Common pattern in financial analysis

The doji (どうじ 同事) is a commonly found pattern in a candlestick chart of financially traded assets (stocks, bonds, futures, etc.) in technical analysis. A Doji forms when the open and close of a candlestick are equal, or very close to equal.
Considered a neutral formation suggesting indecision between buyers and sellers–bullish or bearish bias depends on previous price swing, or trend.
Length of upper and lower shadows (wicks and tails) may vary giving the appearance of a plus sign, cross, or inverted cross.
It is characterized by being small in length—meaning a small trading range—with an opening and closing price that are virtually equal. The efficacy of technical analysis is disputed by the efficient-market hypothesis, which states that stock market prices are essentially unpredictable.

The doji represents indecision in the market. A doji is not as significant if the market is not clearly trending, as non-trending markets are inherently indicative of indecision. If the doji forms in an uptrend or downtrend, this is normally seen as significant, as it is a signal that the buyers are losing conviction when formed in an uptrend and a signal that sellers are losing conviction if seen in a downtrend.

==Types of Doji==

Neutral: Dojis form when the opening and closing prices are virtually equal. Alone, dojis are neutral patterns.
Long-Legged: This doji reflects a great amount of indecision about the future direction of the underlying asset.
Gravestone: The long upper shadow suggests that the direction of the trend may be nearing a major turning point. It is formed when the opening and closing price of the underlying asset are equal and occur at the low of the day.
Dragonfly: The long lower shadow suggests that the direction of the trend may be nearing a major turning point. It is formed when the opening and closing price of the underlying asset are equal and occur at the high of the day.

A doji is a key trend reversal indicator. This is particularly true when there is a high trading volume following an extended move in either direction.
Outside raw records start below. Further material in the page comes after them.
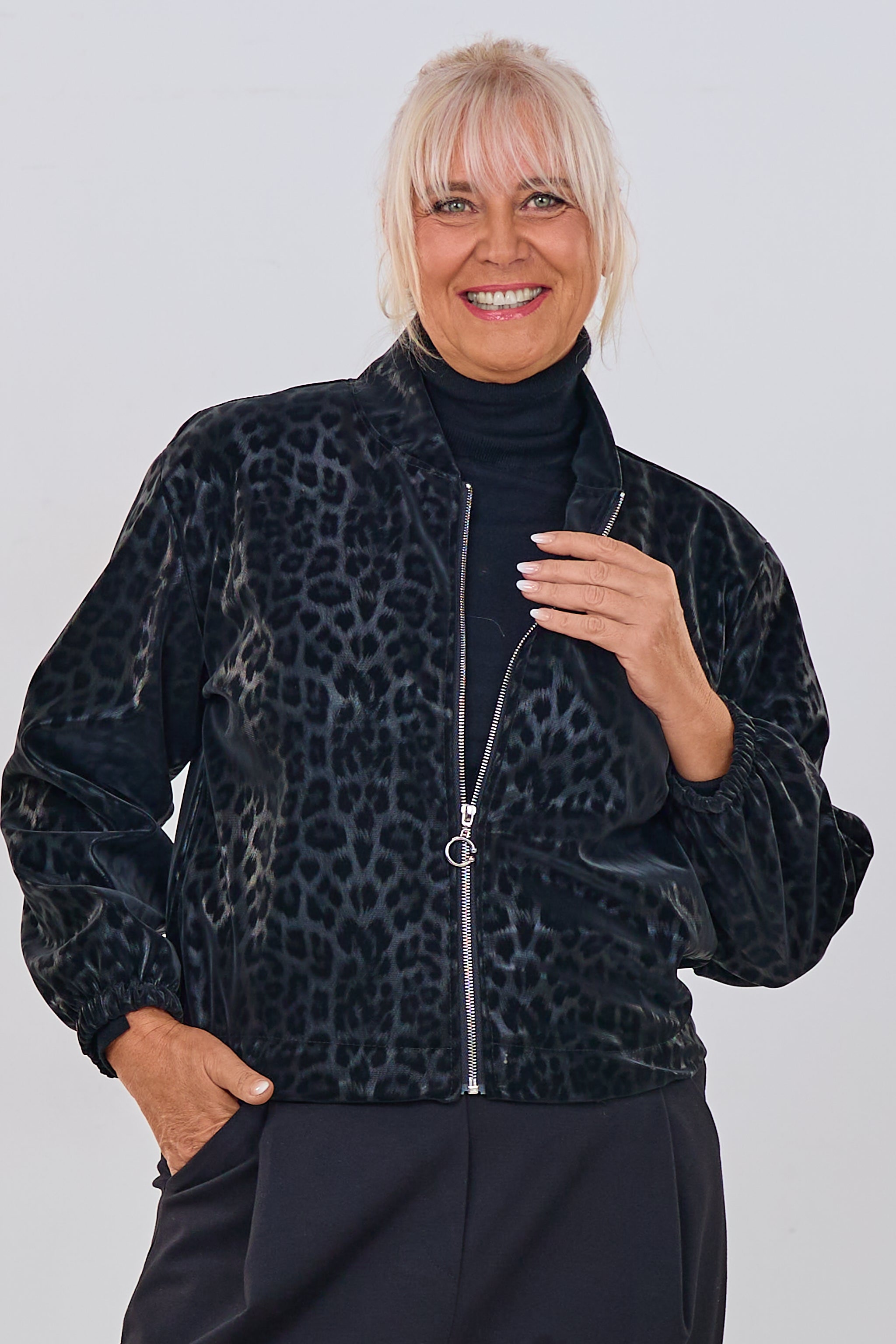 Blouson mit Moiré-Muster, schwarz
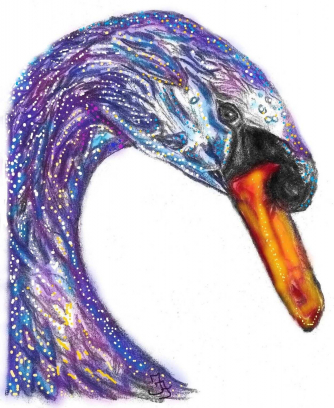 Mystical Swan in Blue by Fiona T Frank www.Fiona-Frank.com
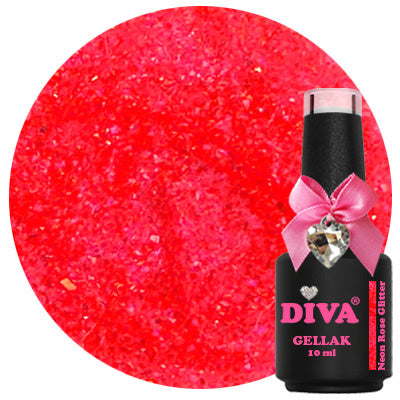 DIVA Gellak Neon Rose Glitter 10 ml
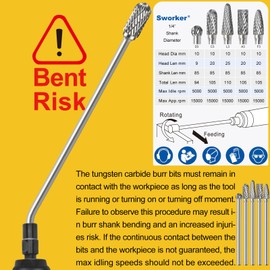 Sworker 5Pcs Long Carbide Burr Set 1/4" Shank Total L 4.3" Die Grinder Bits Rotary Rasp Attachment Cut Port Grind Metal Cast Iron Steel Aluminum Cylinder Head Engine Intake Exhaust Manifold Tight Area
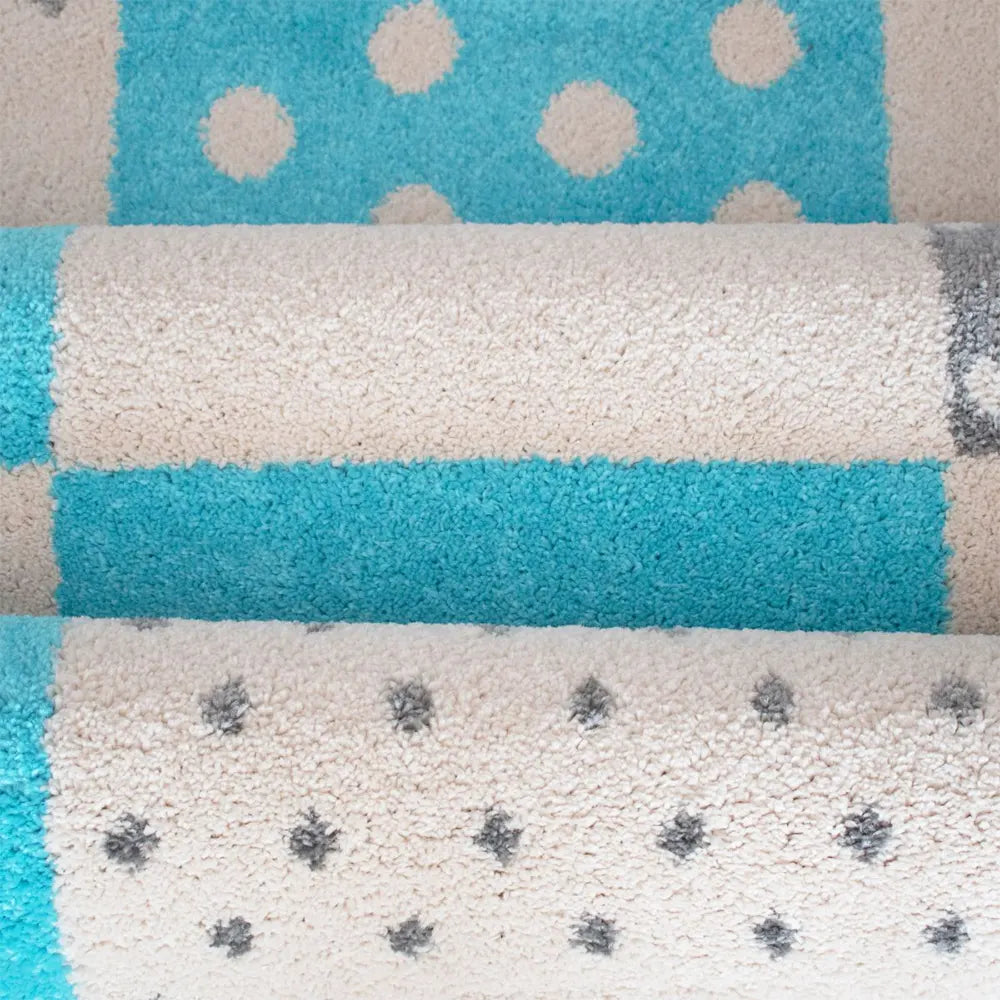 Tapis Starlove Turquoise Gris Crème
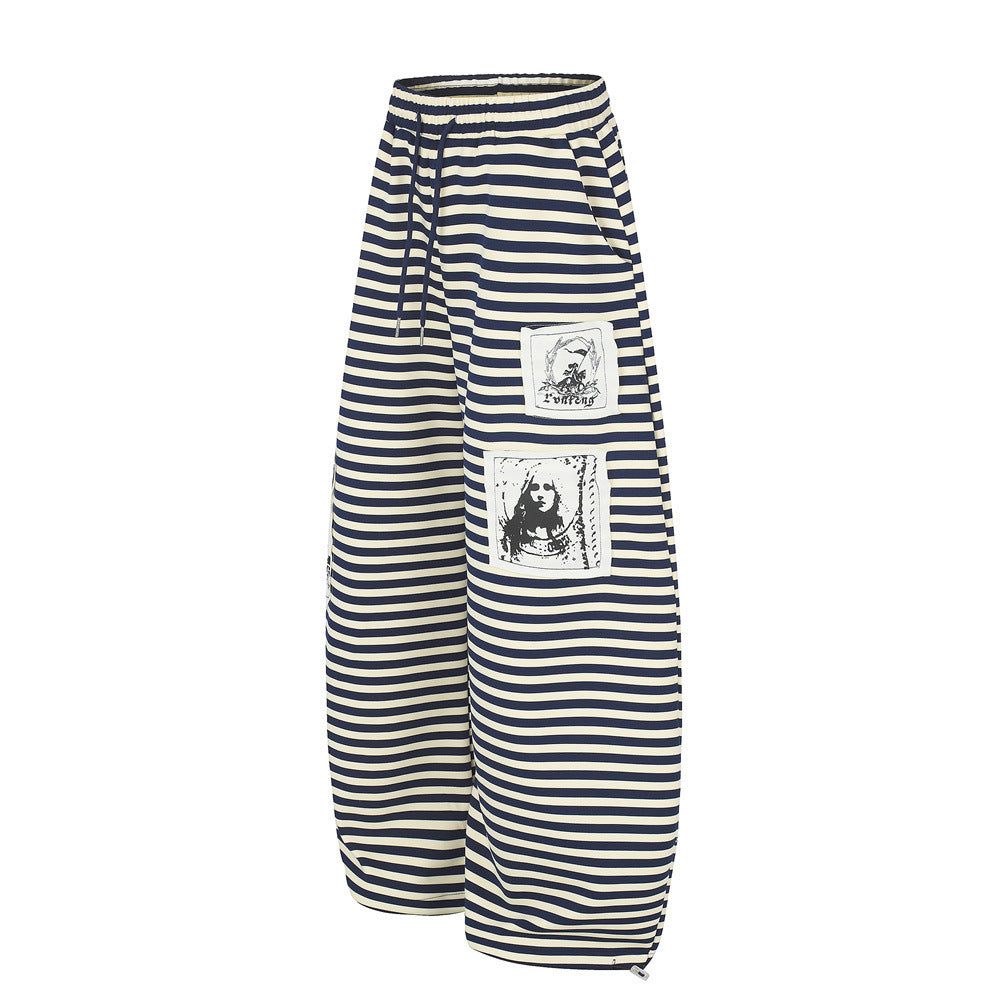 Men's Streetwear Stripe Wide-Leg Parachute Pants Casual Dark Portrait Patch Spliced Loose Trousers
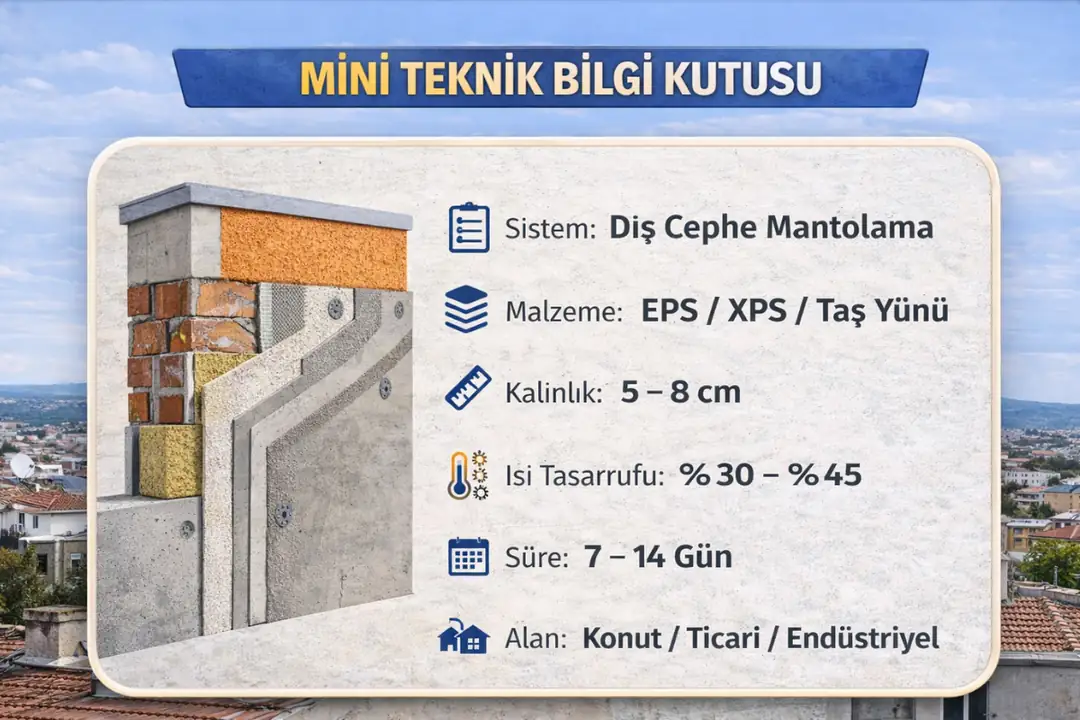 Balıkesir dış cephe mantolama mini teknik bilgi kutusu ve sistem detayları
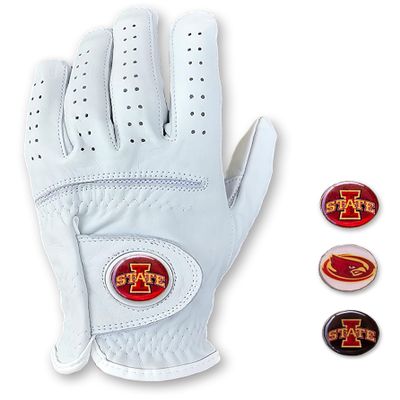 Scale Wear Iowa State Cyclones ISU Cabretta Leather Golf Gloves with 3 Magnetic Ball Markers. RH & LH Men's & Youth Boys Golf Gloves (Adult-M, Right (Fits Left Hand))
When a market has been in an uptrend and trades to a higher high than the previous three trading days, fails to hold that high, and closes in the lower 10% of that day's trading range, there is a high probability of a downtrend in the ensuing days. Likewise, when the market has been in a downtrend and trades to a new low that's lower than the three previous trading days, fails to hold that low, and closes in the upper 10% of that day's trading range, there is a high probability of an uptrend in the ensuing days.

== Uses of the Doji indicator ==
A Doji indicator is mostly used in patterns, and it is actually a neutral pattern itself. Thus, when used alone, it doesn't provide reliable signals. By itself, the Doji candlestick only shows that investors are in doubt. However, there are main patterns that can be easily found on the chart.

Specifically, there are two patterns purportedly providing trend confirmation:

- The morning Doji star is a three-candlestick pattern that works in a strong downtrend. If, after a long bearish candle, there is a gap down and a formation of the Doji candlestick, it's a signal of possible reversal up. In order to confirm this, the third candle should be bullish and open with a gap up covering the previous gap down.
- The evening Doji star is the opposite of the morning Doji star. So, it works in a strong uptrend. A big bullish candle should be followed by a Doji one with a gap up. The trend reversal is confirmed if the third candle is bearish and opens with a gap down that covers the previous gap up.